Ce serait le grand changement qui nous attend tous quand nous mourons. Platon l’explique dans le mythe d’Er, à la fin de la compilation actuelle de La république, lorsqu’il parle du passage des âmes à travers les eaux du fleuve Léthé, où elles oublient leur dernière incarnation pour faire face de façon fraîche et dynamique à leur nouvelle incarnation, le nouvel « acte » à vivre. C’est également sensible dans la tragédie, par exemple dans les œuvres d’Eschyle, qui tentent d’expliquer ce renouvellement constant de la Vie à travers la vie et la mort, dans ce cas, à travers les mystères d’Eleusis (5).

Jorge Angel Livraga

(1) Philosophe grec ( VIe-Ve siècles avant J.-C.), surnommé l’Obscur en raison du caractère extrêmement condensé et énigmatique des fragments qui nous restent de ses écrits. Sa pensée est fondée sur la conciliation des couples de contraires (le bien et le mal, le jour et la nuit, etc.) et il est souvent considéré comme le père de la pensée dialectique moderne.

(2) Nom du Bouddha avant qu’il atteigne l’illumination.

(3) Sorte de mémoire cosmique où sont consignés les actes de tous les êtres humains.

(4) Philosophe grec (IVe-IIIe siècles avant J.-C) Il est surtout connu pour son éthique qui prône la recherche du bonheur, par la satisfaction des seuls désirs naturels et nécessaires, qui procure le plaisir, et en évitant et relativisant le mal et la douleur.
L’épicurisme, au sens communément admis de simple recherche du plaisir, constitue une déviation de sa doctrine.

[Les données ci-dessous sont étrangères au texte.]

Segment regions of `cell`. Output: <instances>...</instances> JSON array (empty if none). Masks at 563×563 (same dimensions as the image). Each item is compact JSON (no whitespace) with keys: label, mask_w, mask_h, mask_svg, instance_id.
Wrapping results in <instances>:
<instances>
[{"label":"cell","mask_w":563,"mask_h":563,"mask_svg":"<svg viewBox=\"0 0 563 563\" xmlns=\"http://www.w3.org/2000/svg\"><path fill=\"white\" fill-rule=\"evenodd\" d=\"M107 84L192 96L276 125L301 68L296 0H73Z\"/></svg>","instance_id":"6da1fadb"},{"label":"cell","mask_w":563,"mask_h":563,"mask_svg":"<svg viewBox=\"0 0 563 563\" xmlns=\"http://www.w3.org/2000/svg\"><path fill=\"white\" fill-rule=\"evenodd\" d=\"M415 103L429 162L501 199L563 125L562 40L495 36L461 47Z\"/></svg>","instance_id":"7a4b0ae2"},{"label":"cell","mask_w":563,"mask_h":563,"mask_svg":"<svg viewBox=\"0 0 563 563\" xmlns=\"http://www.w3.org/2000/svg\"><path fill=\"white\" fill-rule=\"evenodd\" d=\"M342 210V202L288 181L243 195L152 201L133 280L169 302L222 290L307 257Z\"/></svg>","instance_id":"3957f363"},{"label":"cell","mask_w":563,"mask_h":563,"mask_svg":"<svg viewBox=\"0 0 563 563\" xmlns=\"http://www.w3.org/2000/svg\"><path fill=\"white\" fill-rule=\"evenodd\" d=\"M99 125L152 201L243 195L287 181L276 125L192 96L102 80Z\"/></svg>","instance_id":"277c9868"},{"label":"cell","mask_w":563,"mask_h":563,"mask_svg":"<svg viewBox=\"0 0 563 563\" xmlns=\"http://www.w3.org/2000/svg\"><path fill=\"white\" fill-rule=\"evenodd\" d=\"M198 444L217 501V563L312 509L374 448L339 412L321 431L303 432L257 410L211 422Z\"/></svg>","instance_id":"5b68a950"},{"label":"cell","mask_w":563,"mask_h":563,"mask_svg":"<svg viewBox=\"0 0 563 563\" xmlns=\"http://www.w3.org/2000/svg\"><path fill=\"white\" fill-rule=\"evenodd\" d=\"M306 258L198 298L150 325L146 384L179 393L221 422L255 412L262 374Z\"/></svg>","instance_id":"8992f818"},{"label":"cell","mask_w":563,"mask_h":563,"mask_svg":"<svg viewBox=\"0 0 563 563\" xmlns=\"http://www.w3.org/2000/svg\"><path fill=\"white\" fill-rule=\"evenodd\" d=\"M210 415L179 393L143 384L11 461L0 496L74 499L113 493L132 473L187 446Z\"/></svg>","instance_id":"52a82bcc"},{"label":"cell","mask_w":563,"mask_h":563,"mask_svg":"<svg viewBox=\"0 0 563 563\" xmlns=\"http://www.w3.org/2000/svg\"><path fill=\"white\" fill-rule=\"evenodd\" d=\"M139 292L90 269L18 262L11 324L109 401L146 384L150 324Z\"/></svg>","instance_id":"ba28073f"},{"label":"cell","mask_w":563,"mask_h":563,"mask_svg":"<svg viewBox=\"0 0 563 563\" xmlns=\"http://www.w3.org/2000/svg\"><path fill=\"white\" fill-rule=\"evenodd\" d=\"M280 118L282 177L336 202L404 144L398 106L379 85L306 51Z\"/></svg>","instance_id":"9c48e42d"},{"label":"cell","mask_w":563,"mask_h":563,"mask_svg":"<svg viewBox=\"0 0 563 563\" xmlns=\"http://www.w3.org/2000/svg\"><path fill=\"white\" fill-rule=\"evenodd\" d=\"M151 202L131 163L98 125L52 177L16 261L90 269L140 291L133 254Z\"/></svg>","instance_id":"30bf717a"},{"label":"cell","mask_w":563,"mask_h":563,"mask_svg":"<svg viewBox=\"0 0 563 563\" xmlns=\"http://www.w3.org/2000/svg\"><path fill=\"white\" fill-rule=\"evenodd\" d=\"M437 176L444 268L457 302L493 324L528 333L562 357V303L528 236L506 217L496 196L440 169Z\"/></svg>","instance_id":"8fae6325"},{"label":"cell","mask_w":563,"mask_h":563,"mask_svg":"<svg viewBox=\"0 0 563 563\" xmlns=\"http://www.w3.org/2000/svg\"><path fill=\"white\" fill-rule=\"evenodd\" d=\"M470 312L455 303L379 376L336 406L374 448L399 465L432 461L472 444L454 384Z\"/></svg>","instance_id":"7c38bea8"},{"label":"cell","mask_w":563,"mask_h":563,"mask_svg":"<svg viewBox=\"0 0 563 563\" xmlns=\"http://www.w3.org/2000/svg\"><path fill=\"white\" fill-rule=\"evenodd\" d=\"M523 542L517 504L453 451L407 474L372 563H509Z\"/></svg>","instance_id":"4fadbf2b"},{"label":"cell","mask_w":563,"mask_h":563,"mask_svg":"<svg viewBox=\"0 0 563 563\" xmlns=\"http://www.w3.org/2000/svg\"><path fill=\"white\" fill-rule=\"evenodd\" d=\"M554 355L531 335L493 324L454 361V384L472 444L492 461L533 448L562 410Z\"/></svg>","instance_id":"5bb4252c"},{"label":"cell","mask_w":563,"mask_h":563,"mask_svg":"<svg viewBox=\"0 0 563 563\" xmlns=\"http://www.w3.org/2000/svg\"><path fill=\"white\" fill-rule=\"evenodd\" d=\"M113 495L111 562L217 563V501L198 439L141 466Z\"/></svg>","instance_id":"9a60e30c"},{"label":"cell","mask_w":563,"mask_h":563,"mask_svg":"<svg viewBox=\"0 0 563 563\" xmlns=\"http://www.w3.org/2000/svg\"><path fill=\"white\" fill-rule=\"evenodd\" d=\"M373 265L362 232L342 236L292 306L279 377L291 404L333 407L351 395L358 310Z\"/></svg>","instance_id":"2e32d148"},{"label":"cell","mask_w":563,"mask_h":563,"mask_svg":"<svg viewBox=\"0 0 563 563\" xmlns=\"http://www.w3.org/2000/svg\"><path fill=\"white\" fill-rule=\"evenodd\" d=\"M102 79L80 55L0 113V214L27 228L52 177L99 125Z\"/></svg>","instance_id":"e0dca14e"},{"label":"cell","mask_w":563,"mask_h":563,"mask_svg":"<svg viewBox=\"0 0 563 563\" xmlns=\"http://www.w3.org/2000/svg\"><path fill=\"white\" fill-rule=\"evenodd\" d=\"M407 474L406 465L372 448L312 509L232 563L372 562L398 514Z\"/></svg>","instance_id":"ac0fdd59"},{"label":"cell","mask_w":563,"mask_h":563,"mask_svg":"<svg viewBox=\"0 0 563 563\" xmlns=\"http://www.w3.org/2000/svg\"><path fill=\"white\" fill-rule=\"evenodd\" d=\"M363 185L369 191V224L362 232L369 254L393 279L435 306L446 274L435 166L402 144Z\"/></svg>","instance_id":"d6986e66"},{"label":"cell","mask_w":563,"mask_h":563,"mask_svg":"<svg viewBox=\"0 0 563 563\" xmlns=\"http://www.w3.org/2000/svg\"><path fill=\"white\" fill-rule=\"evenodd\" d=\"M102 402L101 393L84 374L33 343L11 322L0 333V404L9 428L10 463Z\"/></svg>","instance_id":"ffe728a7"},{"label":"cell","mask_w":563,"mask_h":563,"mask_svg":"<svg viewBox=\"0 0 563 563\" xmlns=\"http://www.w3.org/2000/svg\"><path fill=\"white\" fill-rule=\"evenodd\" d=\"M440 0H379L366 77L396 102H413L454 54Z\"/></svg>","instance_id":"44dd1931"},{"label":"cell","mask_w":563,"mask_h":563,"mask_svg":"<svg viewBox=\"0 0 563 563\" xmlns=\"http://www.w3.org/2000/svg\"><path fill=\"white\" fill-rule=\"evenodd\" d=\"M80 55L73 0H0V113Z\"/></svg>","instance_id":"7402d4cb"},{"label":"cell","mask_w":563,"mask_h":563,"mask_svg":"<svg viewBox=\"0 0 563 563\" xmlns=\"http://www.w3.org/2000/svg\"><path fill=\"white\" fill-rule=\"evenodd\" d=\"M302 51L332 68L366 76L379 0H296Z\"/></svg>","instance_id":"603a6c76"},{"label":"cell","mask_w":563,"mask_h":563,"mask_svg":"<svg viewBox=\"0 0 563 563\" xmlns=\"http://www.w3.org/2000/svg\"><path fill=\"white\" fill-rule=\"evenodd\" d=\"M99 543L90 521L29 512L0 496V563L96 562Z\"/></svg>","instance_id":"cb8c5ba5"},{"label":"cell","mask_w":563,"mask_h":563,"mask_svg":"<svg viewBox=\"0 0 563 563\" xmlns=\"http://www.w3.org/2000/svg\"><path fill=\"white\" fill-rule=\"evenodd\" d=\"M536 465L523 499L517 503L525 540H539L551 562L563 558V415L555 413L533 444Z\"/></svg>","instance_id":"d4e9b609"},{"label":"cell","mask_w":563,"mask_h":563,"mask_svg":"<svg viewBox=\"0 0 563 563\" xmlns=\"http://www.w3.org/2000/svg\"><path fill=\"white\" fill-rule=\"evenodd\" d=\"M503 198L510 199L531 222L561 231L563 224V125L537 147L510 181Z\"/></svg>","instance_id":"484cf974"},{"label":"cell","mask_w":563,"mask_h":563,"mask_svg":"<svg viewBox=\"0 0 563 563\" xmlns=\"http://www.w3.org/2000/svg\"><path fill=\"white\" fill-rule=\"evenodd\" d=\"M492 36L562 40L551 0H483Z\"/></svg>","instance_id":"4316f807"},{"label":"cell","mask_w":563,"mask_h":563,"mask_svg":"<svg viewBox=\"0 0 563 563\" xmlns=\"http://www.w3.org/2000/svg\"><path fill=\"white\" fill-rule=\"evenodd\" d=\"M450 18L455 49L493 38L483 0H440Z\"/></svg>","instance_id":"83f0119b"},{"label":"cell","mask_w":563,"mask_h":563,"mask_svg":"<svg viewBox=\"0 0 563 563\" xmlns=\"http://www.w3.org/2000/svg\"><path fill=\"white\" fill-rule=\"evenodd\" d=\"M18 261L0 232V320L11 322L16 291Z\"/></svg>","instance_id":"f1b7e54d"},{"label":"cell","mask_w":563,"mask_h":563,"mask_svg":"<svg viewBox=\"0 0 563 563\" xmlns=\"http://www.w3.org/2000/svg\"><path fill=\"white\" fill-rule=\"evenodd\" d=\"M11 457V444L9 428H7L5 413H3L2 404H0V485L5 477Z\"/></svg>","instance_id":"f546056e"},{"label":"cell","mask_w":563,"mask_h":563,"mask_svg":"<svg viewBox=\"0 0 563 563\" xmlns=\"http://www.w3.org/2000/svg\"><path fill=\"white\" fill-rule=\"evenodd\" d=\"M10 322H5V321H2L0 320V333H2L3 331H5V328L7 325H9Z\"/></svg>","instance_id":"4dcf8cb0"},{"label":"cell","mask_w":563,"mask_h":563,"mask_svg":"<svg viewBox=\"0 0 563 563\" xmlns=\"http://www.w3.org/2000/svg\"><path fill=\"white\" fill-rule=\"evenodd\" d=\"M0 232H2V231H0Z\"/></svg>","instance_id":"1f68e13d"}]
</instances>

(5) Rites de la Grèce antique, au cours desquels les Athéniens étaient initiés au mystère de la vie et de la résurrection du monde végétal, associé aux déesses Déméter et Perséphone.

JORGE ANGEL LIVRAGA

Né le 3septembre 1930, l’auteur de ces propos recueillis en août 1991 à Majorque par Laura Winckler, Jorge Angel Livraga, a quitté définitivement son corps le 7 octobre 1991, dans sa soixante-deuxième année.

Son oeuvre s’inscrit dans la ligne de celle d’Héléna Pétrovna Blavatsky qui fut, au siècle dernier, à l’origine de la Société Théosophique. En 1957, à l’âge
de 27 ans, il fonda Nouvelle Acropole, qu’il définissait comme une école de philosophie à la manière classique.

Trente-trois ans se sont écoulés depuis lors. Aujourd’hui, dans plus de cinquante pays, des milliers de nos contemporains y partagent, par delà les distinctions de sexe, de races, de croyances et de nationalités et les conflits qu’ils peuvent engendrer, une même démarche initiatique, adaptée aux temps difficiles que nous avons à vivre. A leur mesure, modestement, tenacement, ils y construisent un monde plus fraternel et travaillent à l’émergence de l’immense potentiel enfoui, encore inexploité voire insoupçonné, en chaque être humain.

C’est leur tâche de poursuivre, avec tous ceux qui viendront les rejoindre, l’ouvre commencée par celui qui était et restera pour eux JAL.